Taipei, Jan. 27 (CNA) President Ma Ying-jeou (馬英九) will visit Taiping Island in the South China Sea on Thursday, weather permitting, to greet soldiers stationed there ahead of the Lunar New Year holiday, Presidential Office spokesman Charles Chen (陳以信) said Wednesday.
The Ministry of Foreign Affairs has officially notified Taiwan's diplomatic allies of the plan, while Presidential Office Secretary-General Tseng Yung-chuan (曾永權) contacted the Democratic Progressive Party on Ma's behalf to invite President-elect Tsai Ing-wen (蔡英文) to send an envoy on the trip.
DPP spokesman Yang Chia-liang (楊家俍) said the party had responded to Tseng and told him that the DPP has no plans to send a representative to take part in the visit.
Taiping Island, which lies 1,600 kilometers south of Taiwan, is the largest natural island controlled by Taiwan in the disputed South China Sea.
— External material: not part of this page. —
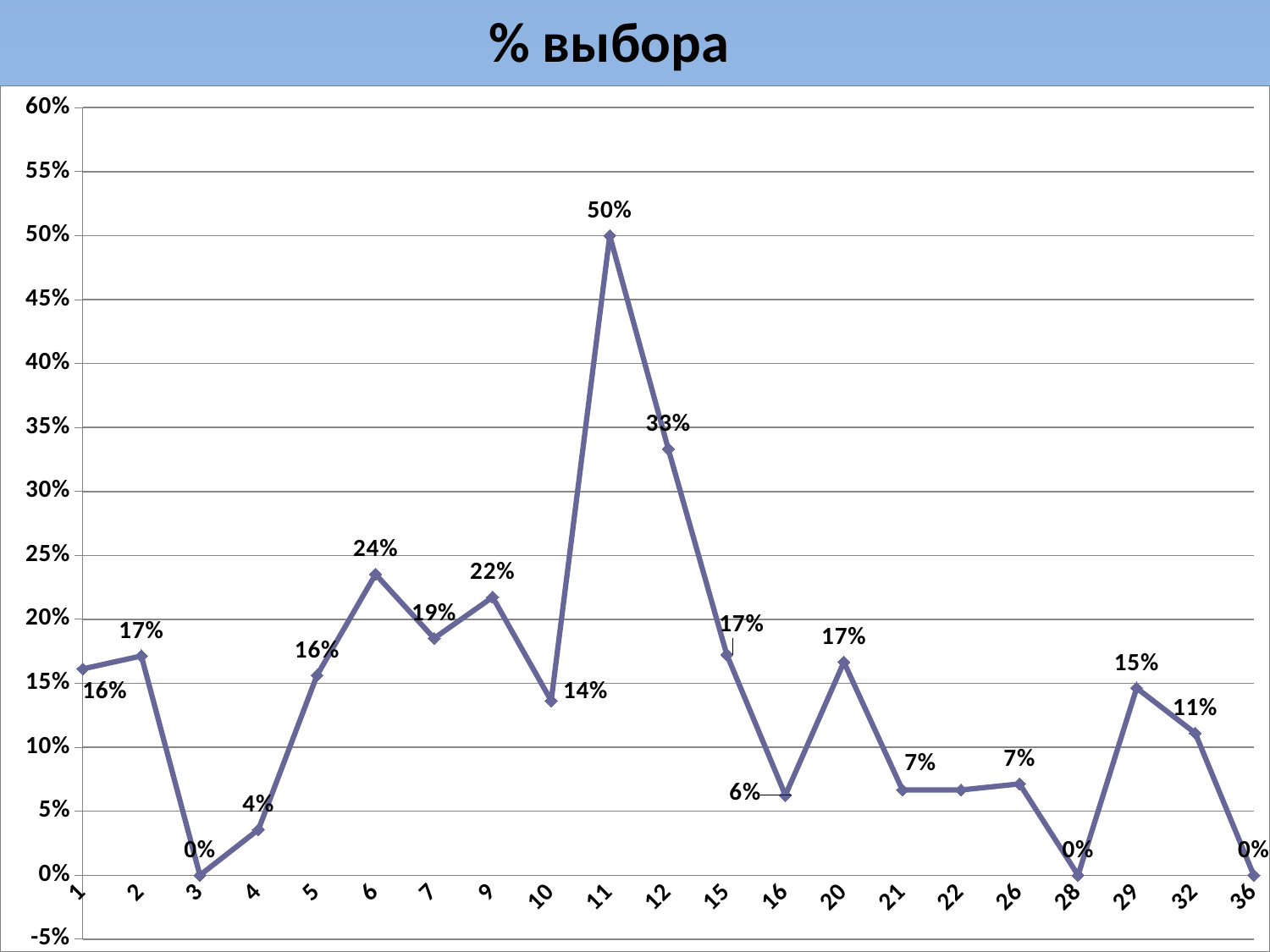
What is the difference between the values for categories 11 and 12? 17% Which category has the highest value? 11 What kind of chart is shown on the slide? line chart What is the title of the chart? % выбора Do the values rise or fall from category 28 to category 29? rise How many data points are plotted on the chart? 21 Which is larger, the value for category 9 or the value for category 10? 9 What is the value for category 32? 11% Is the value for category 12 greater or less than 30%? greater What is the value for category 11? 50% What is the value for category 6? 24% What is the value for category 16? 6%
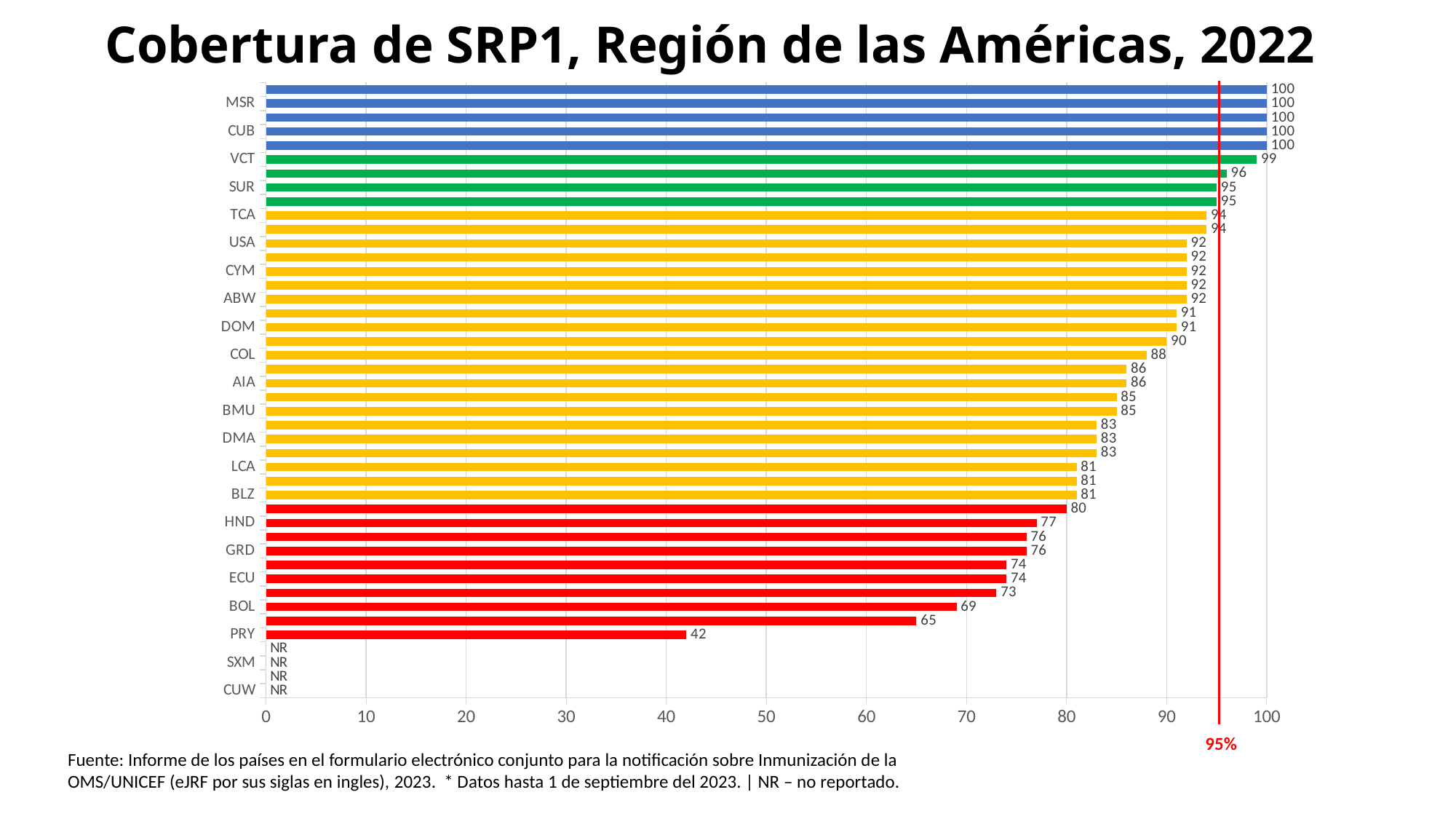
Is the value for COL greater or less than 90? less What is the difference between the coverage values for COL and BOL? 19 Which has a higher coverage value, HND or GRD? HND What is the lowest reported coverage value shown on the chart? 42 What value does the red vertical reference line mark? 95% What is the SRP1 coverage value for VCT? 99 What kind of chart is shown on the slide? bar chart How many bars are marked NR (not reported)? 4 What is the SRP1 coverage value for BOL? 69 What is the SRP1 coverage value for USA? 92 What is the SRP1 coverage value for COL? 88 What is the SRP1 coverage value for MSR? 100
Ma, whose second and final term as president ends on May 20, has never been there during his nearly eight years as president.
Describing the island as an inherent part of the territory of the Republic of China (Taiwan), Chen said the president has never ruled out a visit to the island and noted that former President Chen Shui-bian (陳水扁) went to the island during his time in office.
The president will be accompanied by some 20 government officials, scholars and experts, Chen said, but no arrangements will be made for media outlets to join the trip.
Ma will hold a press conference after returning from the visit, Chen said.
The planned visit comes as the government moves to reinforce Taiwan's sovereignty claim over the island in the wake of China's buildup in the region and the Philippines' case against Beijing at the Permanent Court of Arbitration in the Hague.
Beijing claims the waters and land in the South China Sea based on a "nine-dotted line" and reinforces those claims by saying the islands, reefs and atolls it considers its own have 200-nautical-mile (370 km) exclusive economic zones.
The Philippines is disputing that, arguing that under the United Nations Convention on the Law of the Sea (UNCLOS) the atolls and reefs claimed by Beijing are nothing more than "rocks" or "sunken reefs" that can generate 12 nautical miles of territorial waters at best.
They are not naturally formed "islands" capable of sustaining human habitation or economic life, which are entitled to exclusive economic zones under UNCLOS, the Philippines has argued.
The case does not directly involve Taiwan, but it may have indirect implications because Taiwan also claims all of the South China Sea using a similar "dotted line" to China's and has a presence on Taiping Island, also known as Itu Aba.
Ma has insisted on Taiping's status as an "island" under the UN convention's guidelines, writing in a Facebook post in December that Taiping Island is self-sustaining, with fresh water and vegetable and poultry farms.
An expert panel formed by the Council of Agriculture that toured the island on Jan. 22 and 23 to check on its natural and agricultural environment also confirmed that Taiping qualifies as an island.